2) How fast they move relative to the radius of the sphere. (You could for
example increase the radius of the sphere by the speed of the fastest
point every frame until the size of the sphere hit some magic limit,
and only *then* go and recompute it. If your points are *basically*
buzzing around in a small area then this could be a big win.)
3) Is there some incremental way to update the bounding sphere?
4) The number of points in the cluster.
5) (Critically) Do you want to run on older hardware without hardware
Transforms & Lighting. (If you *do* then doing work in the CPU to
save work in the CPU might make a lot of sense - but if you have
hardware doing the clipping, it may be easier to simply squirt the
points at the hardware and let T&L do the work.)

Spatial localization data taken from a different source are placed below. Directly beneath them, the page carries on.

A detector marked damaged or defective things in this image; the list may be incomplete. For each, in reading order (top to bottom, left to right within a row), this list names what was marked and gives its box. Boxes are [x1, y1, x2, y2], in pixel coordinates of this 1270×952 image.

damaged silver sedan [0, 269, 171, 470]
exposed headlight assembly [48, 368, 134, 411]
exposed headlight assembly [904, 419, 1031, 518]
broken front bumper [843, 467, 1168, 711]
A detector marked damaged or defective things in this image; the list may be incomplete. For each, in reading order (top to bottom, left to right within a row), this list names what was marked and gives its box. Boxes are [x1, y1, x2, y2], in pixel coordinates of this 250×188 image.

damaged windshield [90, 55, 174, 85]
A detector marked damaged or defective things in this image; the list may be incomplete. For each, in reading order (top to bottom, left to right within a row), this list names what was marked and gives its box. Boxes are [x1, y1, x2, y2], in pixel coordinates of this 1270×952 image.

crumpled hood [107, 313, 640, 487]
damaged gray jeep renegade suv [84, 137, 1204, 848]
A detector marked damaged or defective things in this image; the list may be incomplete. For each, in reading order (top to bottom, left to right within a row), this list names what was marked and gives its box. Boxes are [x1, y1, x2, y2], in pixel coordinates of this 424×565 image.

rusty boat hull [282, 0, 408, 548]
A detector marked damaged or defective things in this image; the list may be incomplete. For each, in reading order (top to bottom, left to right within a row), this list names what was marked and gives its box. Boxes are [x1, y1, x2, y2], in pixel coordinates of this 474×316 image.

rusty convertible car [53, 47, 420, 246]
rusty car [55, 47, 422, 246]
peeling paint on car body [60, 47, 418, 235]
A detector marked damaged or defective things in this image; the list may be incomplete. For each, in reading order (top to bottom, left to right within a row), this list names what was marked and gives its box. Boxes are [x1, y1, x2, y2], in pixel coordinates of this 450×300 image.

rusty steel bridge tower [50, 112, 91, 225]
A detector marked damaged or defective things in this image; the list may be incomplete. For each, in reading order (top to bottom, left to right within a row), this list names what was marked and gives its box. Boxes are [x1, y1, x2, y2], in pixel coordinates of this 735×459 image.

For line strips, you only need to find the six points with the largest
and smallest X, Y and Z coordinates - imagine a bounding cubeoid around
those limiting coordinates and then wrap your bounding sphere around
that. That makes the bsphere a bit too large - but it's pretty cheap
to compute.
> > You would think that an
> > intelligent implementation would check the end points of a line segment
> > first and not attempt to draw it if both were out of the clipping rectangle.
> > Anyone have an idea what OpenGL does?
Probably uses the Sutherland outcode test.
> The middle of the line strip could intersect the view volume even if
> niether end point was visible. Also, there's nothing that says a set
> of points have to be in a straight line, so it could wind in and out
> of the view volume several times.
The Sutherland algorithm gets around that efficiently.